Set exercise -
Rewrite everything from the line containing "In considering point" down to the end of the records, swapping "nearest" for "closest" and leaving the rest unchanged.

Recorded data -
──────────
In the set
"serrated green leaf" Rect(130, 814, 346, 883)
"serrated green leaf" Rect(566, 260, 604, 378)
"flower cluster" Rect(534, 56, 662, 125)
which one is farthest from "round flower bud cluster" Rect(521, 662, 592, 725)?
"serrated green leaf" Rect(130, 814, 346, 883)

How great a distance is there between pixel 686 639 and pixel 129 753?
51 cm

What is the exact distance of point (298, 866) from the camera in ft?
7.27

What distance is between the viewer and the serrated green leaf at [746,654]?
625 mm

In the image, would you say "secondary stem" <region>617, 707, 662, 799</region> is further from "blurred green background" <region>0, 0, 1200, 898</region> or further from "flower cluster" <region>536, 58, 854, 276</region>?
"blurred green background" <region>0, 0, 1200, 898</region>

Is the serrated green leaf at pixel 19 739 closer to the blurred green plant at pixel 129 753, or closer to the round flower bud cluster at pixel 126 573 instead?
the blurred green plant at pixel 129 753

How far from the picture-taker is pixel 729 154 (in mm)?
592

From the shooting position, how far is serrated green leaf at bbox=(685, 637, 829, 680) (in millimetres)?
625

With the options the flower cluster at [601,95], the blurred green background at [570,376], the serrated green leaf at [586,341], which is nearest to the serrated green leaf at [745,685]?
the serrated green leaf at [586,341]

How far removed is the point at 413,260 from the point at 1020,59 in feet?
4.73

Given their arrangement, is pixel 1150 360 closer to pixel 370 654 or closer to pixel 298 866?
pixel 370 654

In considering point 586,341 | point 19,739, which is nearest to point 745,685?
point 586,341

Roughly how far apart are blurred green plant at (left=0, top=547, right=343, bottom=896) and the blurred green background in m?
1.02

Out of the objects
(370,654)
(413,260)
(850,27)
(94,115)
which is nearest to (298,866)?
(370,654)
──────────
Written answer -
In considering point 586,341 | point 19,739, which is closest to point 745,685?
point 586,341

Roughly how far apart are blurred green plant at (left=0, top=547, right=343, bottom=896) and the blurred green background in m?
1.02

Out of the objects
(370,654)
(413,260)
(850,27)
(94,115)
which is closest to (298,866)?
(370,654)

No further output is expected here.